Brussels also wants written commitments from party leaders that they will implement the terms of the deal even after an election penciled in for April.
However, a recession, now in its fifth year, and two years of painful spending cuts have shaken the political establishment to its core. Voters could be driven further to the left and right, straining EU confidence in whether Greece will hold the course.
First reaction from eurozone paymaster Germany was cautious.
“Now we need to wait and see what comes after the legislation,” German Minister of the Economy and Deputy Prime Minister Philipp Roesler said on German television.
“We have taken one step in the right direction, but we are still far from the goal,” he said.
Critics said more austerity would only condemn the economy to an ever-deepening downward spiral.
“Yesterday’s vote in the parliament may have saved the country temporarily from default, but the Greek economy is going bankrupt and the country’s political system is failing,” the head of the Greek Commerce Confederation, Vassilis Korkidis, said in a statement.
Papademos had warned of a “social explosion” if lawmakers rejected the deal and Greece defaulted next month. They passed it after 10 hours of fiery debate.
However, the unrest outside, and a rebellion by 43 parliamentarians of the ruling coalition, suggested Athens might already be on the brink.
“The people yesterday sent a message: Enough is enough!
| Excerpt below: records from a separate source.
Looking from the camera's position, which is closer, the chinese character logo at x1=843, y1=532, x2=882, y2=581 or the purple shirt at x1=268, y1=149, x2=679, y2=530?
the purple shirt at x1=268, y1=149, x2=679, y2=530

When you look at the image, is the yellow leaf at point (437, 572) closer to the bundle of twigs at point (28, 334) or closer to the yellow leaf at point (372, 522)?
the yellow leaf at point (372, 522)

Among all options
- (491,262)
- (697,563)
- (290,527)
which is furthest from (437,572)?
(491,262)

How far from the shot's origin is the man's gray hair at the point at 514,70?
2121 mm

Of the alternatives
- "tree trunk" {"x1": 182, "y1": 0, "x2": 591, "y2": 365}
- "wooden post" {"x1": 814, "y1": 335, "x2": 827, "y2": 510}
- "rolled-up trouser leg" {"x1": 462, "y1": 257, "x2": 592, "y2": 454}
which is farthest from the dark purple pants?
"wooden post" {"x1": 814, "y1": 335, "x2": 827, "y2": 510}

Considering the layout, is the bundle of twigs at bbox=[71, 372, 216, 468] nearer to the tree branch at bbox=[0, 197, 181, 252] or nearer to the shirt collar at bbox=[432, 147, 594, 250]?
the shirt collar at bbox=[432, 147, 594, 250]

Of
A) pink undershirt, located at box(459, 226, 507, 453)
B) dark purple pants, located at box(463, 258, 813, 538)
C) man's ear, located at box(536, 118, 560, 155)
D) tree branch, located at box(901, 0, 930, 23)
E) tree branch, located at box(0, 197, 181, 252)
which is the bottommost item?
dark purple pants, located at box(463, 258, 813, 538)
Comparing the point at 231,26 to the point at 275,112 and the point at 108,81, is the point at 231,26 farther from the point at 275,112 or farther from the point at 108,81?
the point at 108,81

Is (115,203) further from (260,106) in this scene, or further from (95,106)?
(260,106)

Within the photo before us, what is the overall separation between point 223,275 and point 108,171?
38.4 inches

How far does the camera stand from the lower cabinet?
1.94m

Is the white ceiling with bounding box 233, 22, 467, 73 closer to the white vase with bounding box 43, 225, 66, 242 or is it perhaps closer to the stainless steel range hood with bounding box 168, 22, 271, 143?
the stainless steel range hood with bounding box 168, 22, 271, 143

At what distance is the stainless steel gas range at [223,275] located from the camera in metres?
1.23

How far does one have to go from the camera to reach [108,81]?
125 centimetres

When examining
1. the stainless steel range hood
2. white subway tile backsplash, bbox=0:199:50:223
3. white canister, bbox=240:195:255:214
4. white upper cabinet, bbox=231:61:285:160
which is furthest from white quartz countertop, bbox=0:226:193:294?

They can’t take it anymore,” said Ilias Iliopoulos, general secretary of public sector union ADEDY.
The cuts include a 22 percent reduction in the minimum wage and 150,000 jobs from the public sector workforce by 2015.
Greece needs the international funds before March 20 to meet debt repayments of 14.5 billion euros, or suffer a chaotic default that would send shockwaves through the eurozone.
The deal provides for a bond swap to ease Greece’s debt burden by cutting the real value of private-sector investors’ bond holdings by about 70 percent.
Greece would have missed a Friday deadline to offer a debt “haircut” to private bondholders if the vote had not passed.
However, in comments that could further sow doubt in the minds of eurozone finance ministers, conservative New Democracy leader Antonis Samaras — a frontrunner to be the next prime minister — indicated Athens might yet try to renegotiate the deal.
“I am calling on you to vote for the new loan agreement because I want to avoid falling into the abyss, to restore stability,” he told Sunday’s parliamentary debate, “so that we can have the possibility tomorrow to negotiate and change the policy that is being imposed upon us today.”